A groundbreaking ceremony was held June 28 in Clinton, Arkansas, marking the beginning of the Archey Fork restoration project led by The Nature Conservancy of Arkansas (TNC) whose mission is to conserve and restore the lands and waters of Arkansas for the benefit of people in the Fayetteville Shale area and beyond.

In addition to Scott Simon, The Nature Conservancy of Arkansas director; Don Richardson, former Mayor of Clinton; and Joy DeClerk, the restoration project leader; Mark Boling, president of V+ Development Solutions, a division of Southwestern Energy Corp. (SWN), was on hand for the ceremony that included speeches and a field trip around the site.

Boling announced SWN's $900,000 commitment to fund Phase I of a three-phased project to restore the Archey Fork of the Upper Little Red River in Arkansas during his keynote address at the Nature Conservancy's Annual Partners in Conservation Luncheon in Little Rock in November 2012.

The Nature Conservancy of Arkansas has been working with the US Army Corps of Engineers, US Fish and Wildlife Service, Arkansas Game and Fish Commission and the City of Clinton to restore a 3.2-mile stretch of the Upper Little Red River that was straightened and widened in the mid-1980s for flood control.

"In April 2012, SWN announced the creation of V+ Development Solutions with the mission of engaging stakeholders to develop innovations and improvements that positively impact environmental stewardship, the economy and local communities.
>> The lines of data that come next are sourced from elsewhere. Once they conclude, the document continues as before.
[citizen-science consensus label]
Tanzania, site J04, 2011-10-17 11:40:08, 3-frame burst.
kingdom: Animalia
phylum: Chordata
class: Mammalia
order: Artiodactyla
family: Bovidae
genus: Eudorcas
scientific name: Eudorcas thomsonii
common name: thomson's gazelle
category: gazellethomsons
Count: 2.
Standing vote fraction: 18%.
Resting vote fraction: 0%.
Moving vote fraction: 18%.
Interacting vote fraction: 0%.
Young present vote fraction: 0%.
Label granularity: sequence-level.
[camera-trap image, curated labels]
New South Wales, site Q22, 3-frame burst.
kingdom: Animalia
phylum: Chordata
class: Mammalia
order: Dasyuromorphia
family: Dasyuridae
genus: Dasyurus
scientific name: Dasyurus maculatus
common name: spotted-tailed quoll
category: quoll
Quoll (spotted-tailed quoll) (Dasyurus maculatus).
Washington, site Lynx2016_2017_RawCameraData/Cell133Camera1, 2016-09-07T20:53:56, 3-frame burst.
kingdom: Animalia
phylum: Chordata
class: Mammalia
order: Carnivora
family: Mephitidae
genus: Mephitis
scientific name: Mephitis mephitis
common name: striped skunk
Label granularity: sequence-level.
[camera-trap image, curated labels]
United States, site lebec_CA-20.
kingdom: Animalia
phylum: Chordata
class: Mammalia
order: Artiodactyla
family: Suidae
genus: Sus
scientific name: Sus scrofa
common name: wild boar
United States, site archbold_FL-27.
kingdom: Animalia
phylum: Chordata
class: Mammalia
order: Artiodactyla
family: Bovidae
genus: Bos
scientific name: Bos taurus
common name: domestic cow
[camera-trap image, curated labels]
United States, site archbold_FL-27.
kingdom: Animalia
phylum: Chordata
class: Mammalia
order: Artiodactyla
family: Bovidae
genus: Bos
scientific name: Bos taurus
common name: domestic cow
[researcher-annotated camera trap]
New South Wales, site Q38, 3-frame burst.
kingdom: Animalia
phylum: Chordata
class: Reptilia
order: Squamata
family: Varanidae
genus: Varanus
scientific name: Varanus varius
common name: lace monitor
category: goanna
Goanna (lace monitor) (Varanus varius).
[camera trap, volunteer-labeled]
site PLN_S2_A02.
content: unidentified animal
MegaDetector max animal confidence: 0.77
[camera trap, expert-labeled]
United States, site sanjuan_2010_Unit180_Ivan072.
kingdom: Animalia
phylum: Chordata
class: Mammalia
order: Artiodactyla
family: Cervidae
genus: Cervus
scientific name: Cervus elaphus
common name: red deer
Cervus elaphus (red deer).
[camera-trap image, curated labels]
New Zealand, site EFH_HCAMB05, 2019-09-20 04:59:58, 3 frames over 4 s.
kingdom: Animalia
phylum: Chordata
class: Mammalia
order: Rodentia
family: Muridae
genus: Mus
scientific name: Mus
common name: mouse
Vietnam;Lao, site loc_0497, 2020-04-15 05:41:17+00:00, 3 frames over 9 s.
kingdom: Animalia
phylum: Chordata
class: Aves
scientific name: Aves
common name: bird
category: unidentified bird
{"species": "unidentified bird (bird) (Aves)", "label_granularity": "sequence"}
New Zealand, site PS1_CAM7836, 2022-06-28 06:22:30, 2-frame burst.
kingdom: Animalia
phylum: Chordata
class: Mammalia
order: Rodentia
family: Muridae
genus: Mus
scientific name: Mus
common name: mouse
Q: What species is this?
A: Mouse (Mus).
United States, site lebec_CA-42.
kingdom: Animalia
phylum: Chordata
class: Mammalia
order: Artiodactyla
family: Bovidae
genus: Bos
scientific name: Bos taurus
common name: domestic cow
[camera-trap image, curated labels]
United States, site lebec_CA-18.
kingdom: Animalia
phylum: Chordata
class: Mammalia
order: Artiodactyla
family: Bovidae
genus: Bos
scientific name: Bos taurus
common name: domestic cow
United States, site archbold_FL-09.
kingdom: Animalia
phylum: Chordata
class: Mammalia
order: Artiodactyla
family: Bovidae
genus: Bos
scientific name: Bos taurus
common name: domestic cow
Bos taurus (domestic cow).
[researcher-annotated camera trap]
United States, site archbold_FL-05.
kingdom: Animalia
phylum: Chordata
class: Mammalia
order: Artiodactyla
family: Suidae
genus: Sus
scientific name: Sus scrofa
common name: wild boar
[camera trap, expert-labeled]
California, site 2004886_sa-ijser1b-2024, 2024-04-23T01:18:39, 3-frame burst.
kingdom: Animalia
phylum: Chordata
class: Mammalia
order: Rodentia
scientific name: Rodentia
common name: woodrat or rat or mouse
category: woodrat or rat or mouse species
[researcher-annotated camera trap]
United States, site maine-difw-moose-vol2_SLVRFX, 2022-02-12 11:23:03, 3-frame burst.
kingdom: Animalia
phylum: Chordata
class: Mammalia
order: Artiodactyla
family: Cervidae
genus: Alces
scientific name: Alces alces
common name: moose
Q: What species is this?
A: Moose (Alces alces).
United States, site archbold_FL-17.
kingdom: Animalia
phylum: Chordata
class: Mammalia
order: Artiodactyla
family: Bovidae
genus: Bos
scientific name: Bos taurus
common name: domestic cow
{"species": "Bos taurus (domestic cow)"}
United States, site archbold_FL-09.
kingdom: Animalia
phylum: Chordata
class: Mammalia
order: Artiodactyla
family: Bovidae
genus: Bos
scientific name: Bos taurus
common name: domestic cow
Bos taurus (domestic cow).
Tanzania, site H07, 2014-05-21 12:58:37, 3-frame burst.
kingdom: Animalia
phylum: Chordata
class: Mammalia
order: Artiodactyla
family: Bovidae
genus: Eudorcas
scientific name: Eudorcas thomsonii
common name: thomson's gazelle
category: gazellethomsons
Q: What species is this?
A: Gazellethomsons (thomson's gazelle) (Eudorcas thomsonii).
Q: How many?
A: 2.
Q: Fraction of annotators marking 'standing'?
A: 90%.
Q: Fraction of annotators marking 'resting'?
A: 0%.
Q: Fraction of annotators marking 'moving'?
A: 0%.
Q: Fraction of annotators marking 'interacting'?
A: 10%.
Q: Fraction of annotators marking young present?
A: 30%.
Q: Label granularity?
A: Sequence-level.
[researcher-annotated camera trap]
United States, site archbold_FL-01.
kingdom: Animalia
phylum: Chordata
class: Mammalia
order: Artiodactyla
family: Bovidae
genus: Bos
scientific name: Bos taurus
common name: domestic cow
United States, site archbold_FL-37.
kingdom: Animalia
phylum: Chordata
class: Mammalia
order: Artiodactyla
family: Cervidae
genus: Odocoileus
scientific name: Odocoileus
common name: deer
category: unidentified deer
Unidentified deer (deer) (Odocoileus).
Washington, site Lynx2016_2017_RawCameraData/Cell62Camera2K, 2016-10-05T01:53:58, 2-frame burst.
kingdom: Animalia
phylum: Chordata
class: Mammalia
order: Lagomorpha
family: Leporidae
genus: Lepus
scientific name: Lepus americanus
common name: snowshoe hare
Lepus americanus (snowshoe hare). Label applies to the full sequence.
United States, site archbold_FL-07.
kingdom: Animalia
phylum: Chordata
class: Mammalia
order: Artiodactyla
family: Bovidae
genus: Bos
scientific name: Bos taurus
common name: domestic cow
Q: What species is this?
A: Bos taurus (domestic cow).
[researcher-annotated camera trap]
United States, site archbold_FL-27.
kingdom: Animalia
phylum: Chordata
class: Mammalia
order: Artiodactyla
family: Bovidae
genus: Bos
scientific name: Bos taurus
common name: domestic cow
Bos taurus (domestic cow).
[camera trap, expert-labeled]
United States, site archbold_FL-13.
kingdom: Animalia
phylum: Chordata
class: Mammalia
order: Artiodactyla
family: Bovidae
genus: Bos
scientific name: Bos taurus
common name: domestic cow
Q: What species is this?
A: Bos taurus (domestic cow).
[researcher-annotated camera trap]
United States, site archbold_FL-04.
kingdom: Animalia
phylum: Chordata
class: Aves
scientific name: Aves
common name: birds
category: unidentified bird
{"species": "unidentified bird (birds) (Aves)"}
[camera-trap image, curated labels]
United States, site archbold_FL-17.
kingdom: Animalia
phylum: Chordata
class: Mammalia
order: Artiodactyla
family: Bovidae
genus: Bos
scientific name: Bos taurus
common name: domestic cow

As part of this initiative, SWN approached The Nature Conservancy of Arkansas to help in identifying potential partnership projects that would benefit residents of the Fayetteville Shale," Boling said. "We are proud to join in the effort to restore the Archey Fork to a condition that will improve habitat for a variety of rare aquatic species, protect and improve water quality in Greers Ferry Lake, and improve recreational opportunities in the area."

The river is threatened by sediment from decades of eroding river banks, run-off from rural roads and the clearing of riparian forest. This degradation of the river is contributing sediment into Greers Ferry Lake which provides drinking water for more than 200,000 as well as significant economic benefits through hydropower and recreational opportunities.

"Water quality of both the Little Red River and Greers Ferry Lake is important for the economic vitality of Clinton and the region," said TNC director Simon. "With SWN's generous contribution we are one step closer to protecting and improving these precious resources."

TNC has developed a large-scale restoration design-and-build strategy based on the science of natural channel design. The project will require channel shaping and construction of in-channel rock structures to be completed in three phases, with the goal of reducing stream bank erosion, restoring channel stability, improving aquatic habitat and improving water quality. Phases I and II will restore approximately one mile of Archey Fork near Clinton, and Phase III will improve nearly two miles of the South Fork.

Southwestern Energy Corp. discovered the economic viability of the Fayetteville Shale and was the first company to drill and successfully produce its natural gas. At Dec. 31, 2012, Southwestern held leases for approximately 913,502 net acres in the Fayetteville Shale play area. For the first three months of 2013, Southwestern placed a total of 102 operated horizontal wells on production in the Fayetteville Shale. At March 31, 2013, the company's gross operated production rate was approximately 1,933 MMcf per day.

In 2013 the company plans to invest approximately $900 million in the Fayetteville Shale, $830 million of which will be directed toward the drilling of approximately 385 to 390 gross wells in 2013, all of which will be operated.